Subtitled “Strategic Investments and Shared Sacrifices,” the budget was called “smart” by the mayor. “It strategically chooses the best investments [aka expenditures] based on how efficiently each moves us closer to the D.C. we want to be five years from now,” she said.

“The D.C. budget goals related to public safety and education as well as to parks and recreation centers, the unhoused, and transportation, align with our neighborhood priorities,” wrote the Georgetown-Burleith-Hillandale Advisory Neighborhood Commission (ANC 2E) in a resolution to the mayor that was passed at its April 1 meeting.

The resolution outlines the budget requests in the new budget that are of high priority to Georgetown. They include funding for projects in Public Safety such as “enhancing Metropolitan Police Department officer hiring and retention; and funding the Secure Act, developed by Ward 2 Council Representative Brook Pinto to increase accountability for crime and violence via enhanced government oversight among other things.” City wide efforts to provide more public lighting and to maintain a Real Time Crime Center serving the various law enforcement agencies in Georgetown are also top public safety concerns, it was pointed out in the resolution.

Education priorities that aligned included supporting student literacy, increasing student attendance and making sure capital improvements and school funding were equitable.

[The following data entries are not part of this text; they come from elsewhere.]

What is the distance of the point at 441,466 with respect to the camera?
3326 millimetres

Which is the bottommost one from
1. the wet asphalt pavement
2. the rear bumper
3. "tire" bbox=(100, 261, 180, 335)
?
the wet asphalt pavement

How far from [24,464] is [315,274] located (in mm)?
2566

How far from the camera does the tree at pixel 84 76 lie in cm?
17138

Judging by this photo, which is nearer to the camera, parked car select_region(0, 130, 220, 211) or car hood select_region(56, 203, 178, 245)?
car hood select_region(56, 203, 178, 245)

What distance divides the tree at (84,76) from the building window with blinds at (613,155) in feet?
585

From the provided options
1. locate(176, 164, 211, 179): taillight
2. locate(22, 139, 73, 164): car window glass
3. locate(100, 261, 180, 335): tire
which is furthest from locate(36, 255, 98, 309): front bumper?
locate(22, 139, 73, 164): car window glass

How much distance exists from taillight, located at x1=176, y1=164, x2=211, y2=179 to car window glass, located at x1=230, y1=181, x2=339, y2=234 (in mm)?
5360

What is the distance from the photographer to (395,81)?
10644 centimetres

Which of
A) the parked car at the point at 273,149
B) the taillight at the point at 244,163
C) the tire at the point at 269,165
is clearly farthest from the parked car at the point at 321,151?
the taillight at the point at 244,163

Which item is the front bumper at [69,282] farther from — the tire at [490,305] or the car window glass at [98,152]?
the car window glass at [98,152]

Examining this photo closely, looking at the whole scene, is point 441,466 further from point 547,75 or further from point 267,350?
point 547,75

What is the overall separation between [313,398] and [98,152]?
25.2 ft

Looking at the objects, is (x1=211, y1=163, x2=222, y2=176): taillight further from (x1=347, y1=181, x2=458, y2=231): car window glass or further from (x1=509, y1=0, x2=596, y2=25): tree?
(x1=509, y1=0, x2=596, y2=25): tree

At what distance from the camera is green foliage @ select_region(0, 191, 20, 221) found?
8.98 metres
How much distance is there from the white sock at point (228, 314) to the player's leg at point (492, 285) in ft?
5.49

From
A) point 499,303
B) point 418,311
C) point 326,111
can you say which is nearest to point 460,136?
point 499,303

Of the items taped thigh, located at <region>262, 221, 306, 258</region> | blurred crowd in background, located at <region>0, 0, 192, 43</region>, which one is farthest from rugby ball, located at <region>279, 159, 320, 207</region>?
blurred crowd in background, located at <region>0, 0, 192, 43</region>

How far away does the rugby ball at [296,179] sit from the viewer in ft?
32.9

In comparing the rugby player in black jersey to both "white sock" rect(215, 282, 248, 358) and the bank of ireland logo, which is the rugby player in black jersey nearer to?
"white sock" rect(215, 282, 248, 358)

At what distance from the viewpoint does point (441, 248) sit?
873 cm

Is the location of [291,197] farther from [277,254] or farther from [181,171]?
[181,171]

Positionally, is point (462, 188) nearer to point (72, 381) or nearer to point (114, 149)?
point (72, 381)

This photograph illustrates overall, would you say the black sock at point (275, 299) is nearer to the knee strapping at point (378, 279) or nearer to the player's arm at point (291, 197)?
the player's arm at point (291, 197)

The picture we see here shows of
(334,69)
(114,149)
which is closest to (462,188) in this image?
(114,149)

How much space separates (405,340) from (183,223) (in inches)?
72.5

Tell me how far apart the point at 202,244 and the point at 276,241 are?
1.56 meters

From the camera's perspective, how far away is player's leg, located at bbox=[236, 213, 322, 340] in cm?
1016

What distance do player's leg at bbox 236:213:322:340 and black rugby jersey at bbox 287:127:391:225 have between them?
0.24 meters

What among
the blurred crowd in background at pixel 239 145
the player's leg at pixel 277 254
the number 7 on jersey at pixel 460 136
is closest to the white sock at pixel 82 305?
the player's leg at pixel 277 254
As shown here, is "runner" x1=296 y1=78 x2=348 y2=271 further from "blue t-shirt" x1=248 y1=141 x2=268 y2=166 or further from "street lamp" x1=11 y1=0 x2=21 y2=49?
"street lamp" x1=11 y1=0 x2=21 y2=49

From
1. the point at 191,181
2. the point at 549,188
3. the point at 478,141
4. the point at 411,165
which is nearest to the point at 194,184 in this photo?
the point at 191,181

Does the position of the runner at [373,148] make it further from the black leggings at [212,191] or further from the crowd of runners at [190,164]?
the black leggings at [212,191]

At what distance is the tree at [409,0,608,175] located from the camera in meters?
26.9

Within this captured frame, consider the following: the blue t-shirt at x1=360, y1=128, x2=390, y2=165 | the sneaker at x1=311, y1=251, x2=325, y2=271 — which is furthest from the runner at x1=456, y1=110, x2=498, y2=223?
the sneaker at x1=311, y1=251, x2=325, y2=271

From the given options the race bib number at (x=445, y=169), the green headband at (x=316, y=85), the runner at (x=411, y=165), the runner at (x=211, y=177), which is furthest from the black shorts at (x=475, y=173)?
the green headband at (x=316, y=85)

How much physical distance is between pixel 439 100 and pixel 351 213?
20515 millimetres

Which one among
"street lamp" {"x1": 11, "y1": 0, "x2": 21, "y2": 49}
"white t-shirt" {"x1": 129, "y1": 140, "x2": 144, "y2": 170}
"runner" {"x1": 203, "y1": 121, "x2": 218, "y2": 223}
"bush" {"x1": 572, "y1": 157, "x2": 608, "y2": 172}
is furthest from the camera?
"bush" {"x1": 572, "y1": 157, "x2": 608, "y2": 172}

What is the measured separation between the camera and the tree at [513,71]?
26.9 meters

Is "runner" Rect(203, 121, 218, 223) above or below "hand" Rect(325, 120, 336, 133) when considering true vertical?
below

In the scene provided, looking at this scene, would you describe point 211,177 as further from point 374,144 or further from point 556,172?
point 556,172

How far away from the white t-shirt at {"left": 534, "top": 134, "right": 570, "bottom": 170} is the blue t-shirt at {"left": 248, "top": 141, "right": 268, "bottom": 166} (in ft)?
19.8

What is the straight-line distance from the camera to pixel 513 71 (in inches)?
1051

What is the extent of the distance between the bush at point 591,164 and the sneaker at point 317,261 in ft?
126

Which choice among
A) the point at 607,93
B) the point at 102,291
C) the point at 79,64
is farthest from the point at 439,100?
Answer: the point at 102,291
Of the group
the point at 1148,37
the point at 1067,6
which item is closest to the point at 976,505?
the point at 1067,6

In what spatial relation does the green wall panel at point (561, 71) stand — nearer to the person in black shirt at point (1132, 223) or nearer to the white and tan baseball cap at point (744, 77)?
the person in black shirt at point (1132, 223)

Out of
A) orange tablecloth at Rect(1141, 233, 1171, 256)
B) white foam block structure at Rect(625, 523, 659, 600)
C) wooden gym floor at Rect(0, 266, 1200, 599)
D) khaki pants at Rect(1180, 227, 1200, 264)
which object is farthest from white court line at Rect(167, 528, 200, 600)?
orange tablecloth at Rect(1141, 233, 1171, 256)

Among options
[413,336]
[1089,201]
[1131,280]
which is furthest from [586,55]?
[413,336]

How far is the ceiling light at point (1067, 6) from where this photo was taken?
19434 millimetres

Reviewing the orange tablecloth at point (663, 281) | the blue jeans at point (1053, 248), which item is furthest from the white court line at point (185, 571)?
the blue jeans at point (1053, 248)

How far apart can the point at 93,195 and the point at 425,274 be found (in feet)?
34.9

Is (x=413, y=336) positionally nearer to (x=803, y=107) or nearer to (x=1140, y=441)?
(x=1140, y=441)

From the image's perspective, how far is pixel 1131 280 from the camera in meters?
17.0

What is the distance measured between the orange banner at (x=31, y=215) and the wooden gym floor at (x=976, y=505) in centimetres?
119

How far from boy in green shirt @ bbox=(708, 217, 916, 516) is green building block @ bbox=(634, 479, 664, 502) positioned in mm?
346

Safe school transportation and confirmed full funding for McArthur High School were also included in the ANC’S resolution.

Parks and Recreation neighborhood enhancements singled out in the ANC budget priorities included the Jelleff Recreation Center, Volta Park playing field, Ellington playing field and Book Hill Park development.

Commissioners requested that additional  funding be considered for WMATA and to ensure adequate staffing to help the unhoused find housing.

In the next two months, the D.C. Council is expected to make changes to the budget via hearings and agency reviews. Then, the process allows the mayor to either sign or veto the budget before it undergoes a 30-day Congressional review.